Extend the commentary below on climate change and political leadership, beginning right after its final sentence.

- [TEXT UNDER STUDY]:

◇ ◇ ◇

According to a recent report in Bloomberg Business Week, a poll taken in July by UT Energy shows that 70 % of respondents now believe that climate change is real compared with 52 % in 2010. Climate change deniers who say it’s not taking place fell to 15 % from 22 %.
In a recent editorial, The Washington Post reports that:
“there’s also a sense of disappointment in the candidates — a sense that they are smaller, and their campaigns are smaller, than the issues and challenges facing the country………..and the country needs a serious campaign; it is facing life-or-death questions”
Kelly Rigg, in her HuffPost article, “Invoking FDR: Where is the Leadership on Climate Change?” says that “If ever we needed an “FDR moment,” now would be it”. This is a reference of course to the extraordinary leadership shown by President Roosevelt after the bombing of Pearl Harbour – a decisive moment in American history. Rigg elaborates:
Business as usual, even a positive variant in which we accelerate action, won’t keep us below 2° let alone the 1.5° limit that more than 100 countries are calling for. We need to start moving at warp speed. Sadly, neither of the U.S. presidential candidates is even talking about climate change, let alone proposing the kind of action that will protect our children from dangerous climate change. I don’t know which is more depressing — candidates who don’t consider this a top priority, or an electorate which doesn’t demand it of them.
We have confronted the threats of drugs and terrorism by declaring war on them. With my sincerest apologies to those who abhor the language and metaphors of war, I believe it’s time we declare one on climate change, and empower our leaders to get the job done. We can all play a part, through lifestyle choices, participation in activist campaigns, spreading the word through our communities, and ultimately letting our elected representatives know that we will vote like we mean it. It’s time to insist that our leaders lead.
I agree with Rigg that there is no greater threat to civilization than climate change and its impacts. We keep blowing by one decisive moment after another with the latest having been the Rio+20 conference – The Great Abdication – Rio+20.

◇ ◇ ◇

- [DATASET EXCERPTS]:
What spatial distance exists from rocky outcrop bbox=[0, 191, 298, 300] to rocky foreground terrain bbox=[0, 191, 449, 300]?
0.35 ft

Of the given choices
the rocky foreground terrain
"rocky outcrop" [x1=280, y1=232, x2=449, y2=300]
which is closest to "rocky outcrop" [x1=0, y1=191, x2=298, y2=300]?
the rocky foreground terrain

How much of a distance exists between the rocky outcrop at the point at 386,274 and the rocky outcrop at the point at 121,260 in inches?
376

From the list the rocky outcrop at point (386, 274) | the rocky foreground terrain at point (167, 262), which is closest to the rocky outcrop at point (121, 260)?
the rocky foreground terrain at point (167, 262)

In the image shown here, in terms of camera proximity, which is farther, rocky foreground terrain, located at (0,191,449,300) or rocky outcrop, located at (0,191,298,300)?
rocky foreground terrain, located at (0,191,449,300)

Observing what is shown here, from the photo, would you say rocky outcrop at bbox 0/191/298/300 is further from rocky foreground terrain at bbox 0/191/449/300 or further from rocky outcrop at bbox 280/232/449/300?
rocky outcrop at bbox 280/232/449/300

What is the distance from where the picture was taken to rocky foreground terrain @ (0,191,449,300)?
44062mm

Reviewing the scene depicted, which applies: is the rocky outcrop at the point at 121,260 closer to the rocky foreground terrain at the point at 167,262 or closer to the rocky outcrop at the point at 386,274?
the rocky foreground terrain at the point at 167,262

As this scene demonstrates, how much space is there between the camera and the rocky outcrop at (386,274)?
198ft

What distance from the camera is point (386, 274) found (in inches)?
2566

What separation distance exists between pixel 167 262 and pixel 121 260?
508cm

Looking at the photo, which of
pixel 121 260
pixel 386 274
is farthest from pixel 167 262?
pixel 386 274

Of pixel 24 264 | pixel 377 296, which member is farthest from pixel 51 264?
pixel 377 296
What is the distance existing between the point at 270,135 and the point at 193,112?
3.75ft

◇ ◇ ◇

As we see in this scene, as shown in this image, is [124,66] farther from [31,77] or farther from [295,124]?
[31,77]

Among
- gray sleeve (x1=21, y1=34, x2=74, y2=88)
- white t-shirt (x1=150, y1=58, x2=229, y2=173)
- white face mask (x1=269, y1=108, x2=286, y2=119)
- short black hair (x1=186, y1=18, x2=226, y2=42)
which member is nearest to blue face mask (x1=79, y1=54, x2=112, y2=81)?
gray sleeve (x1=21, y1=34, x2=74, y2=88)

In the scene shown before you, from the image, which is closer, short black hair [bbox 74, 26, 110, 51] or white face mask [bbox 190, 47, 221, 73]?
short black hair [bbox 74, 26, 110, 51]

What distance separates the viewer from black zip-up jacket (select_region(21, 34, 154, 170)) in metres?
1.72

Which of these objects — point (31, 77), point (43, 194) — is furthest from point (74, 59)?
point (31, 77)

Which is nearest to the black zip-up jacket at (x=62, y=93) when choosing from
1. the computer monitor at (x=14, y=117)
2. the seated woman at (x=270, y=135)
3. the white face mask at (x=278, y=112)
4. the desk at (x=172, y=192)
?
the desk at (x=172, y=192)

◇ ◇ ◇

- [EXERCISE ANSWER]:
Appeal to President Obama
President Obama, there is no time to waste on fighting climate change. In your inspirational 2008 campaign for the Presidency, you provided hope to Americans and the world for a cleaner and brighter future. You even wrote about The Audacity of Hope. But the clock is still ticking and the climate crisis is looming larger than ever with more evidence and more urgency to act. We are still waiting for you to take action. There has never been a more noble opportunity for a presidential candidate to contrast himself from his opponent and elevate himself above the smallness of common politics.
American Presidents have waged war on terrorism, communism, poverty, drugs, cancer, slavery, not to mention the two world wars, Afghanistan, Iraq, Korea, Viet Nam. America is a warring nation. But for the most important war of all time – the war against climate change – there is a deathly silence.
Brian Moench (Climate Crisis: The Silence is Deafening) implores President Obama to take action: “you have the opportunity to be either the most important leader in the history of the world, or ultimately held in greater contempt than George W. Bush. Which will it be?”
You know that leadership is not about electability and telling the electorate what it wants to hear to gain popularity. Leadership is about doing what needs to be done in the face of overwhelming challenges. It is about taking the long view with courage, assuredness, ardour, passion and equanimity.
President Obama, that is your opportunity.